Hamburgs Überschuss im Haushalt ist erfreulich, aber gewonnen ist noch lange nichts
Diese Zahl hat selbst Experten den Atem verschlagen: Sagenhafte 572Millionen Euro hat Hamburg im ersten Halbjahr 2014 mehr eingenommen als ausgegeben. Einen Haushaltsüberschuss von mehr als einer halben Milliarde Euro innerhalb von sechs Monaten – das hat es in dem Stadtstaat an der Elbe vermutlich noch nie gegeben.
Manch einer mag angesichts dieser Zahlen schon zur Schampuspulle greifen und durchrechnen, was man sich nun alles Schönes leisten könnte: 1000 neue Lehrer für noch kleinere Klassen und bessere Unterrichtsqualität? Einen noch längeren Autobahndeckel in Altona? Oder doch lieber ein drittes großes Konzerthaus? Oder alles zusammen? Schöne Träume, aber leider sind derlei Überlegungen völlig unangebracht. Denn tatsächlich ändert die aktuell gute Haushaltslage an der finanziellen Situation der Stadt wenig bis gar nichts.

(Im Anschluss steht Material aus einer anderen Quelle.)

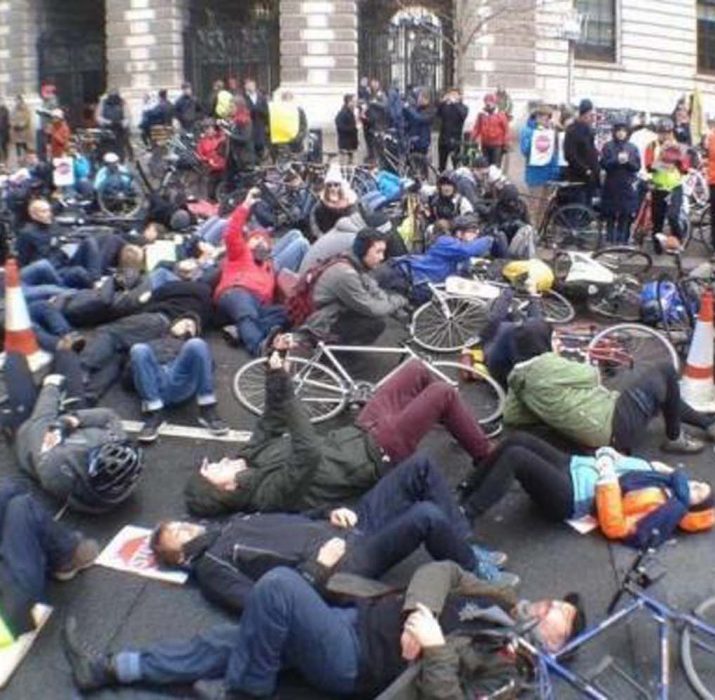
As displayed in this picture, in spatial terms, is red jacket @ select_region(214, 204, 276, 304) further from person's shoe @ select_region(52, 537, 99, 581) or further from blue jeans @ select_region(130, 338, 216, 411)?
person's shoe @ select_region(52, 537, 99, 581)

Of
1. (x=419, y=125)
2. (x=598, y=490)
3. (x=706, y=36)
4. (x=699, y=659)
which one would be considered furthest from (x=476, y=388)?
(x=706, y=36)

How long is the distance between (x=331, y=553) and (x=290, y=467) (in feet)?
2.51

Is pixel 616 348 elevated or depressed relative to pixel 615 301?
depressed

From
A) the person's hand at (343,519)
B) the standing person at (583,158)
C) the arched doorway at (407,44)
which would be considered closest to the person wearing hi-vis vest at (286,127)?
the standing person at (583,158)

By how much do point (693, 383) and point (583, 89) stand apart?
26.8 m

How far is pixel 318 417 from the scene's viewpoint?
25.7ft

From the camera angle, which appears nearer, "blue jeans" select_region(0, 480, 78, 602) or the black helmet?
"blue jeans" select_region(0, 480, 78, 602)

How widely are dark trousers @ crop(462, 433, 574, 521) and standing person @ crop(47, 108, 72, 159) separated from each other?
16.6 meters

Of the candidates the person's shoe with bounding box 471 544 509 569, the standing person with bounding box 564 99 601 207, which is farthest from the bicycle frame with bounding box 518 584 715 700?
the standing person with bounding box 564 99 601 207

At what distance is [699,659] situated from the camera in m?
4.91

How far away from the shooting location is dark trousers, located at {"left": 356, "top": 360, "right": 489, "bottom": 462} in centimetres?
662

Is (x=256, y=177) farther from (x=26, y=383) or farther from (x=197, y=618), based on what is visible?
(x=197, y=618)

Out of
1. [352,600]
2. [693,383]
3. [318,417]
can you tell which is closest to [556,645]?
[352,600]

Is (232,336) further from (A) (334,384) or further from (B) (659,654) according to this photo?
(B) (659,654)
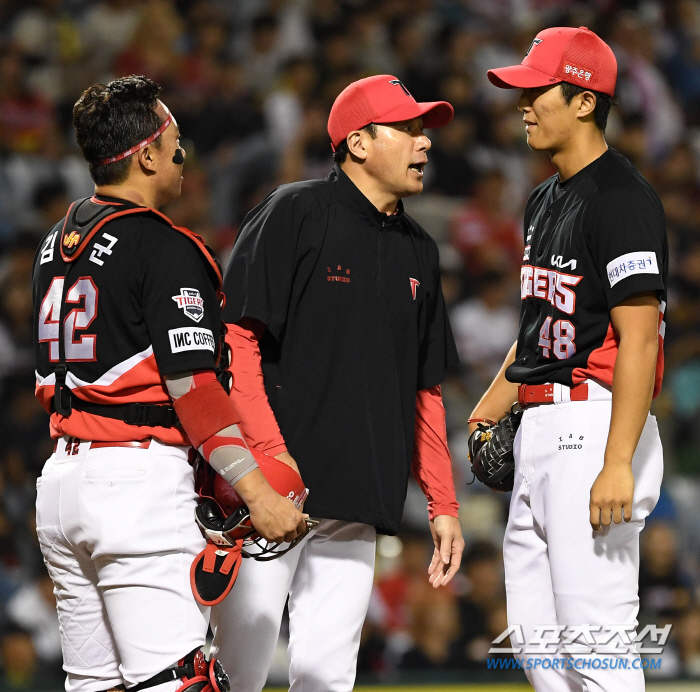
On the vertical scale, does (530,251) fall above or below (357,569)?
above

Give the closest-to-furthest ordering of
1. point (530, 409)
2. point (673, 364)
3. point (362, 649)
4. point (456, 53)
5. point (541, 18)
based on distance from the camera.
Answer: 1. point (530, 409)
2. point (362, 649)
3. point (673, 364)
4. point (456, 53)
5. point (541, 18)

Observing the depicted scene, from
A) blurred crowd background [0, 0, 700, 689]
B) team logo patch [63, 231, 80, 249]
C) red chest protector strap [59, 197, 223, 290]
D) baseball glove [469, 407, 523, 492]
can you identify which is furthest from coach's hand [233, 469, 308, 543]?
blurred crowd background [0, 0, 700, 689]

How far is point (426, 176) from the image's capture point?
823 cm

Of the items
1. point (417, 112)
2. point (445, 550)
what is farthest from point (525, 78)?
point (445, 550)

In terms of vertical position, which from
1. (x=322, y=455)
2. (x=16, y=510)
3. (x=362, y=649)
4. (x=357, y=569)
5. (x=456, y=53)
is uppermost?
(x=456, y=53)

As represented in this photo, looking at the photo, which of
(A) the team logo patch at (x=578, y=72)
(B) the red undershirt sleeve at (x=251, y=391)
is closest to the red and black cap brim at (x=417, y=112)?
(A) the team logo patch at (x=578, y=72)

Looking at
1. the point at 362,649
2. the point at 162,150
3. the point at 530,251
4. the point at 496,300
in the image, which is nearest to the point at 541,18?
the point at 496,300

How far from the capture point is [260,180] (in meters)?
7.68

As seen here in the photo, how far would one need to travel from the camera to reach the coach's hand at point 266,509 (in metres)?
2.63

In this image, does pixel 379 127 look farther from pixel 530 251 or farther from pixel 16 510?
pixel 16 510

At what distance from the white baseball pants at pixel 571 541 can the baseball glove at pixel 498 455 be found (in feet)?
0.44

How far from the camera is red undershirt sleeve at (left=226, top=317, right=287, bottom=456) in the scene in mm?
3109

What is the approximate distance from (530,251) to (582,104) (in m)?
0.49

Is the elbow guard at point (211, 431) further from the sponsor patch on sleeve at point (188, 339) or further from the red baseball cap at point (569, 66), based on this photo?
the red baseball cap at point (569, 66)
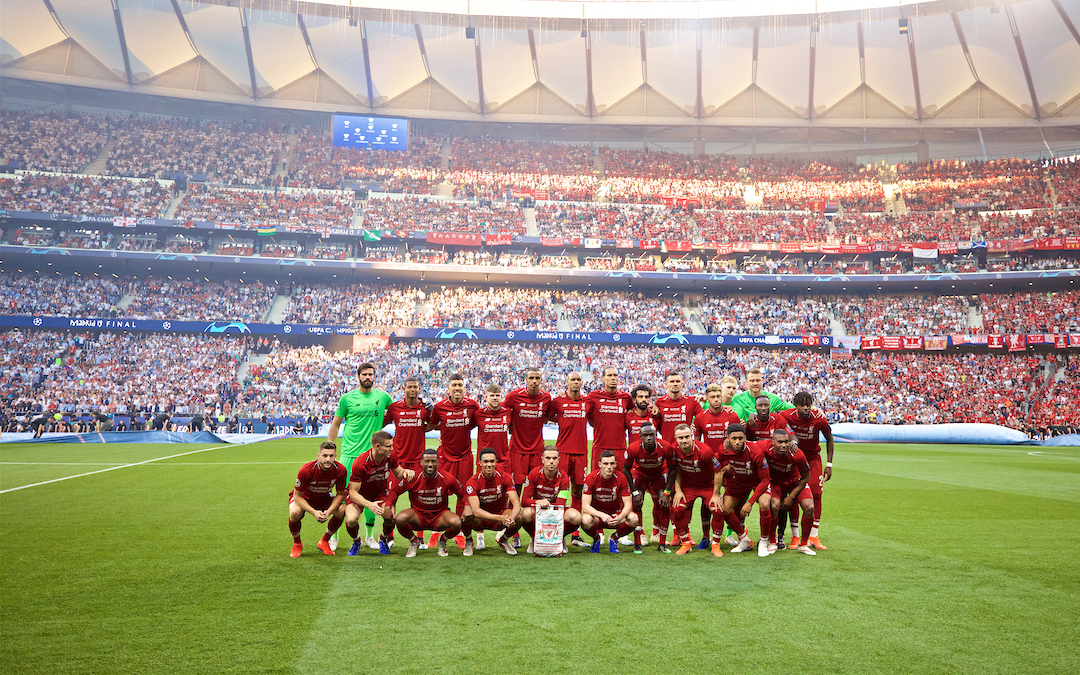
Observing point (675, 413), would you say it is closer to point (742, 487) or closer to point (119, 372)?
point (742, 487)

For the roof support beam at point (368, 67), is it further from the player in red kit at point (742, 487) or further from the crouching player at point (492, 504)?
the player in red kit at point (742, 487)

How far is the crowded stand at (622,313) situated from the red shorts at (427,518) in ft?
120

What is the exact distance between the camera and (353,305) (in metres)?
45.0

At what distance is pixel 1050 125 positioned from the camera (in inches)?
1980

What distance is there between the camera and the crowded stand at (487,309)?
4431 centimetres

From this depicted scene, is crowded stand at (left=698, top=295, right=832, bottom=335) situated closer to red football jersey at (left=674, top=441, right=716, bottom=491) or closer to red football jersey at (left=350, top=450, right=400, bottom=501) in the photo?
red football jersey at (left=674, top=441, right=716, bottom=491)

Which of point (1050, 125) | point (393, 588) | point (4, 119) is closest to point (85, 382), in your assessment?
point (4, 119)

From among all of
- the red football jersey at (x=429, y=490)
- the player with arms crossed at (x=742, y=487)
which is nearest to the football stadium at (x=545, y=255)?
the player with arms crossed at (x=742, y=487)

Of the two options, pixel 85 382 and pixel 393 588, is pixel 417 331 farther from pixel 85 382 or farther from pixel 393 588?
pixel 393 588

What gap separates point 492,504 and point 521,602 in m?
2.69

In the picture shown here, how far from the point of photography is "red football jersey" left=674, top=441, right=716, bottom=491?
9.23 meters

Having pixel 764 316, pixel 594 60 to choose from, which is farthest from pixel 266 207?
pixel 764 316

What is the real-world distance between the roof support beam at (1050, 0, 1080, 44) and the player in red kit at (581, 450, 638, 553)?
48.1 metres

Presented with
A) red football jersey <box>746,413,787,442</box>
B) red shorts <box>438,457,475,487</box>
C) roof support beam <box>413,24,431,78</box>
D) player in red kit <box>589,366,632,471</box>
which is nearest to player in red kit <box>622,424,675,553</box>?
player in red kit <box>589,366,632,471</box>
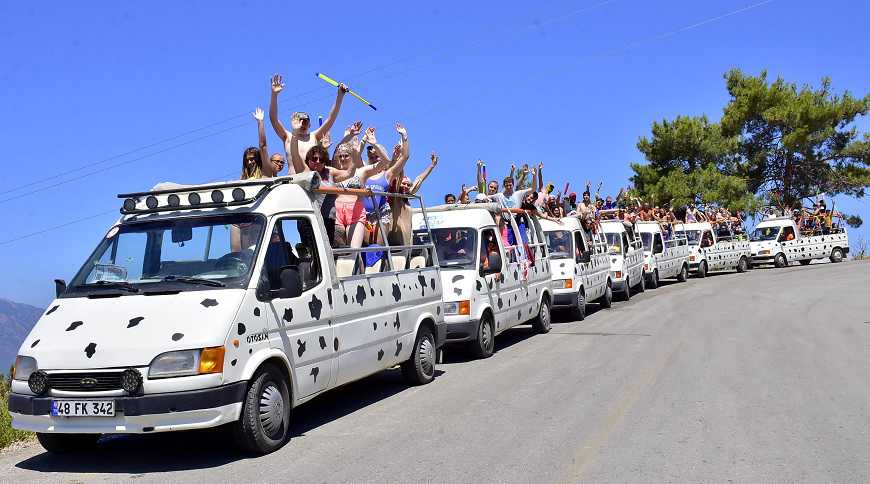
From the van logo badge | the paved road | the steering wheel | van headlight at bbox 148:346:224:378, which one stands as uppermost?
the steering wheel

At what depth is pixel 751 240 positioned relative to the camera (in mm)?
36969

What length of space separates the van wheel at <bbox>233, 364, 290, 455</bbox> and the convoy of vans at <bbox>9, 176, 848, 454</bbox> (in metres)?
0.01

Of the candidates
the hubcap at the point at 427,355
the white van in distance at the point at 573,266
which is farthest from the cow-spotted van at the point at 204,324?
the white van in distance at the point at 573,266

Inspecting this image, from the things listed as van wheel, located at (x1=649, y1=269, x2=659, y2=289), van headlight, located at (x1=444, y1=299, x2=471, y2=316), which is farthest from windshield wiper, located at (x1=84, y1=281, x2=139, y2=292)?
van wheel, located at (x1=649, y1=269, x2=659, y2=289)

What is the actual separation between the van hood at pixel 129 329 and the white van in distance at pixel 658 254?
20.3 meters

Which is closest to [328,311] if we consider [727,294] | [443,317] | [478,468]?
[478,468]

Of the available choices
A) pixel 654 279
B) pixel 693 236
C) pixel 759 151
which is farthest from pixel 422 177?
pixel 759 151

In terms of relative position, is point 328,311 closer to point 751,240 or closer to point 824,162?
point 751,240

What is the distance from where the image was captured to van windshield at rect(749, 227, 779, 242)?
36781mm

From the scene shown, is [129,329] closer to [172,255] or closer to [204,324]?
[204,324]

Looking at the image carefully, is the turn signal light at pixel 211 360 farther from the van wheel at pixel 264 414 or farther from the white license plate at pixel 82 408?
the white license plate at pixel 82 408

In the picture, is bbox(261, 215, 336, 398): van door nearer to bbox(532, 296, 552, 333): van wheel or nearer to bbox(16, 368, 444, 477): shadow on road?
bbox(16, 368, 444, 477): shadow on road

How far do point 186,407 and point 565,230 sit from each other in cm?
1287

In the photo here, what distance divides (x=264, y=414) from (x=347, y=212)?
2.98 m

Dafür gibt es mehrere Gründe. Erstens handelt es sich lediglich um eine Stichtagsbetrachtung, die nicht ohne Weiteres auf das Gesamtjahr übertragen werden kann. So wie man beim Fußball aus einer 2:0-Halbzeitführung noch nicht zwingend auf einen 4:0-Sieg am Ende schließen kann, verläuft auch ein Haushaltsjahr nicht linear. Viele Einnahmen und Ausgaben fließen ungleichmäßig oder geraten auch mal ins Stocken. Zwei Beispiele: 2012 lagen die Steuereinnahmen zehn Monate lang auf Rekordkurs, brachen dann aber im November und Dezember völlig überraschend ein. Umgekehrt dann 2013: Da hatte die Stadt am Jahresende deutlich weniger ausgegeben als geplant – was aber in erster Linie dem Zufall geschuldet war, dass eine große Rechnung für die Elbphilharmonie sich verzögert hatte.
Nicht zuletzt bleibt das Konjunkturrisiko: Bislang brummte die Hamburger Wirtschaft und spülte enorme Summen in die Stadtkasse. Doch die Stimmungsbarometer zeigen bereits nach unten, und ein Rückgang der Einnahmen ist nur eine Frage der Zeit. Leichtfertig beschlossene neue Ausgaben könnten die Stadt also schon bald vor neue Probleme stellen.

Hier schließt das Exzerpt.